Lymphangiectasia Of Dogs

Sometimes called plasmacytic enteritis, this condition is diagnosed by a pathologist’s examination of snippets of the wall of the small intestine which are removed at surgery. Lymphangiectasia is an improperly formed intestinal lymphatic system, which results in protein being lost from the body (protein-loosing enteropathy). We think that in some cases the pets were born with this disease and in others they acquired it later in life. Most affected pets respond to a combination of bland diet and anti-inflammatory doses of corticosteroid drugs such as dexamethasone or prednisolone, but the disease is never completely cured. Diets you prepared at home can help. Read about them here. They should contain minimal amounts of fat with ample amounts of high-quality protein. 

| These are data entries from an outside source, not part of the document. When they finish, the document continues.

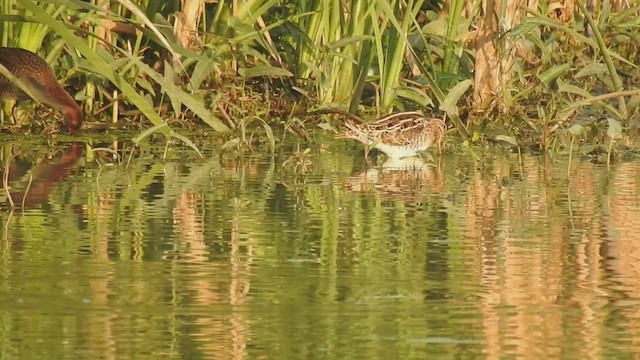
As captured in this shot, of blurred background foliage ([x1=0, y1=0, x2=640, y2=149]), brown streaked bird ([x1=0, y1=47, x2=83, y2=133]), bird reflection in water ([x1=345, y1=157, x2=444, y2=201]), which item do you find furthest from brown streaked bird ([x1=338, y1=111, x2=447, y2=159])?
brown streaked bird ([x1=0, y1=47, x2=83, y2=133])

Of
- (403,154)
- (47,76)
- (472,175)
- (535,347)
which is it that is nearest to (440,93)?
(403,154)

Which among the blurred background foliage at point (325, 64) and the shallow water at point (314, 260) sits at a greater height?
the blurred background foliage at point (325, 64)

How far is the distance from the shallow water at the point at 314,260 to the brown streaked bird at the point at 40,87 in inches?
26.5

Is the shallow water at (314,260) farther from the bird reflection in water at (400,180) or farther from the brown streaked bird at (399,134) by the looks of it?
the brown streaked bird at (399,134)

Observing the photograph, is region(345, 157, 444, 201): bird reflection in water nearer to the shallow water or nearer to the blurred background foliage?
the shallow water

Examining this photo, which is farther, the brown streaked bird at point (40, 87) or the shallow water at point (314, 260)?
the brown streaked bird at point (40, 87)

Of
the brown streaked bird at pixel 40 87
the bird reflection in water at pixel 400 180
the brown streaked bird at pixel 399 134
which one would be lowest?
the bird reflection in water at pixel 400 180

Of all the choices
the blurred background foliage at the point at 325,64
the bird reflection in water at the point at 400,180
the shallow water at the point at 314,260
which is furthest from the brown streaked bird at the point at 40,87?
the bird reflection in water at the point at 400,180

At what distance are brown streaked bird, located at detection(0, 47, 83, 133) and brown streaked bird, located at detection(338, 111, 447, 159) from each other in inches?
→ 54.9

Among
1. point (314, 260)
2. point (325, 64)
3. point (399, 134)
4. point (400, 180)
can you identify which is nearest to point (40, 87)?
point (325, 64)

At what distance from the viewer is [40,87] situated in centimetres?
862

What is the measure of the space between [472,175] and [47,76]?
239 centimetres

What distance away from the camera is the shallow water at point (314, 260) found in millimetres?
4246

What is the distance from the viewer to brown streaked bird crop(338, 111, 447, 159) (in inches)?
328
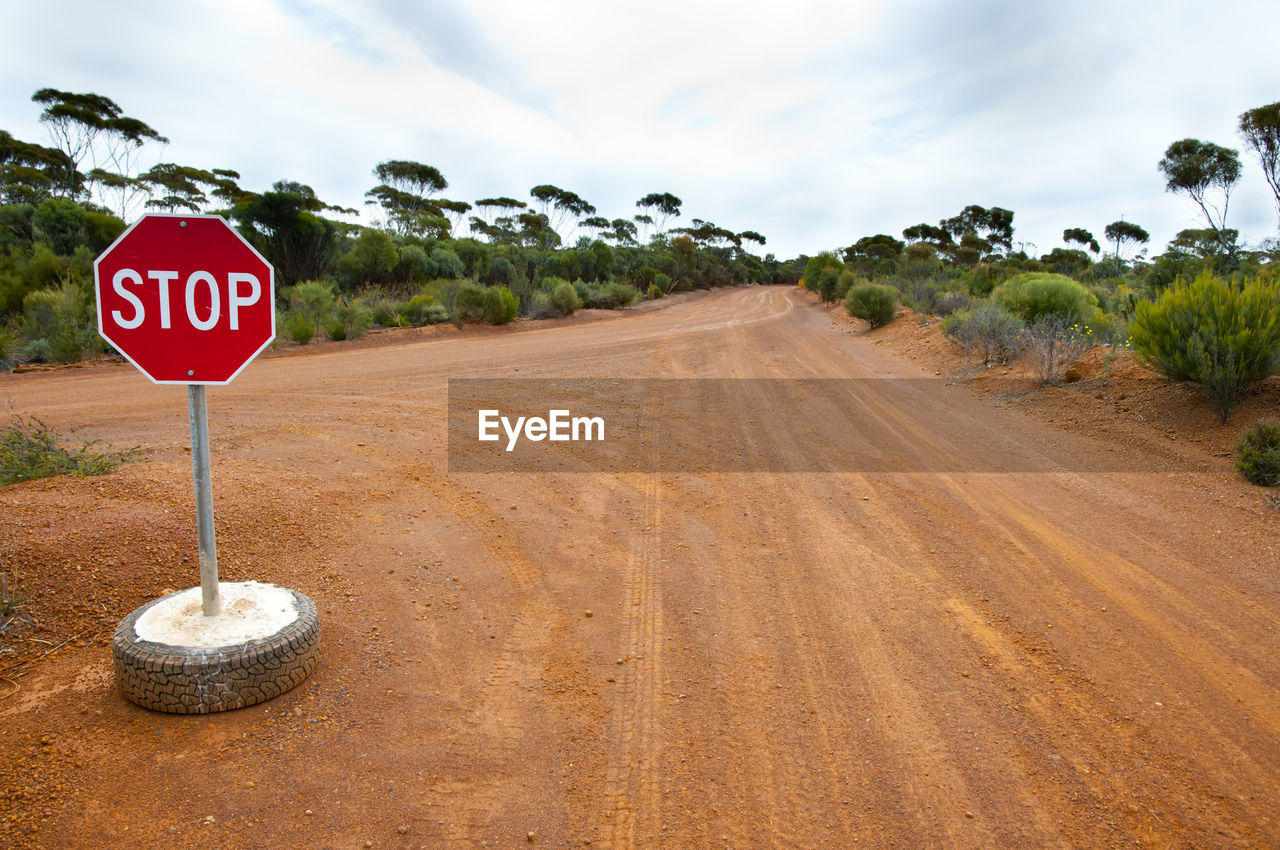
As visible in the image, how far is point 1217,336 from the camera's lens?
A: 8.55 metres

Inflammatory Bowel Disease of Ferrets

In this condition, the lining of the stomach and small intestine becomes inflamed and may also ulcerate. Some feel that this condition is a form of autoimmune disease – others that it is due to allergies to various ingredients in ferret diets (possibly chicken). Perhaps both can play a part. Ferrets with this condition pass frequent loose watery stools and may also vomit. They become very thin. Diagnosis of this condition is often made by elimination of other causes. Exact diagnosis can only be made from biopsies of the pet’s intestine, which may require surgery. Because the symptoms are quite similar to acute and chronic bacterial gastroenteritis of ferrets, stool samples need to be cultured for these bacteria. When these causes of similar disease have been eliminated, the ferrets usually improve on a regimen of amoxicillin, metronidazole (Flagyl®) and prednisolone. This disease is rarely cured, but it can be managed. I usually also put these pets on Pepto-Bismol® and Tagamet®. It is hard to put weight on them because food moves too rapidly through their intestines and much of the absorptive power of the intestinal lining has been lost. This is why additional vitamins help these pets.

During flare-ups, liquid diets such as AD® can be feed. Then, feeding one of the bland diets marketed for similar conditions in dogs and cats (i/d®, EN®, ZD®, etc.) often minimizes this problem. Bland diets marked for cats have sufficient protein, but those manufactured for dogs contain less than the optimal amount for ferrets. If dog products are used, I suggest that they be supplemented with vitamins, cooked egg whites and cottage cheese. Low intermittent oral doses of corticosteroids such as prednisone are also helpful.